Communion and Vulnerability
- Kevin D
- May 17, 2019
- 2 min read
In the spring, I typically give one to two tours a week to prospective families. A question I receive frequently is: "What makes your school different from a public school?"
So what does make a Catholic school different? What makes Saint Joseph different?
In a state where the LGBTQ agenda is now being extended to Kindergarten, the first thing that sets us apart is: Faith. It is from faith that our difference markers grow. We are firmly rooted in the conviction that our education is not temporal but eternal, does not prepare one for only the next sixty years but for an eternity with Christ.
It is because of that faith that we demand two things that I will focus on today: communion and vulnerability.
Communion is the gathering together of all of our disparate pieces - our staff, our students, our families, our parish - and the idea that we come together with each other with a focus on knowing, supporting, loving each other as individuals.

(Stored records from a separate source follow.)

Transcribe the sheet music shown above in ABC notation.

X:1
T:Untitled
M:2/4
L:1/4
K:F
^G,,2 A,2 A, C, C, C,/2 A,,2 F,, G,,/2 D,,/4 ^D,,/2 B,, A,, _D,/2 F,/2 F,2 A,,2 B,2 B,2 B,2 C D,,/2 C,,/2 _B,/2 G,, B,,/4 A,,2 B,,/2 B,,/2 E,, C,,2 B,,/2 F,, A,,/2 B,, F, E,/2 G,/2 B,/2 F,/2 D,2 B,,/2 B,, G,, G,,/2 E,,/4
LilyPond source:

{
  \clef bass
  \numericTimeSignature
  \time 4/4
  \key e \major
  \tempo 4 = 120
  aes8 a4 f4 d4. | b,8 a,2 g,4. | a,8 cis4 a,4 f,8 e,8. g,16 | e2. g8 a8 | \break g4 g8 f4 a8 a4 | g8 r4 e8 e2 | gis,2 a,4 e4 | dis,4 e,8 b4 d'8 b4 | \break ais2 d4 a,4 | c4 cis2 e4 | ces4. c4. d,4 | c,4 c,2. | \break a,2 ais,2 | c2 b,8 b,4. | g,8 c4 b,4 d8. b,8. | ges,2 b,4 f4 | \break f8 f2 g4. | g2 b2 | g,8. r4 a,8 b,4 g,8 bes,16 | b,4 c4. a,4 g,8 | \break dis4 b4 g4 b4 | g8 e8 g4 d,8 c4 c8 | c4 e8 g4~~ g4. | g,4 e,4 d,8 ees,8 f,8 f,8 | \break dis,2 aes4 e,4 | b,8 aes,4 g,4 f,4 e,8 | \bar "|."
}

Vulnerability is what allows us to break down the walls that normally arise between us and allows our communion to begin.
At Saint Joseph School, we are far from a vision of communion. But there is that vision. To pull that plan into reality, I need to ensure that I am consistently modeling that vulnerability, that I am sharing, that I am listening. So that in my actions I can build that communion, that coming together.
In a year that began with the death of a student parent, that saw the loss of a staff member, that has its fair-share of normal and abnormal ups and downs, my hope is that there was never a feeling of aloneness, of apartheid, of separation and severing from the community as a whole.
In his fantastic novella, The Great Divorce, Lewis depicts Hell as an interminable plain, where each individual, rooted in their selfishness, moves further from the rest; increasingly isolating his- or her-self. If we are seeking to form the Kingdom of Heaven on Earth, than we are called to come together, to form communion, to support each other, to buttress the weaknesses and weakest, and to recognize and utilize the strengths and strongest. It is in our vulnerability and openness to each other that we can form a truly strong community.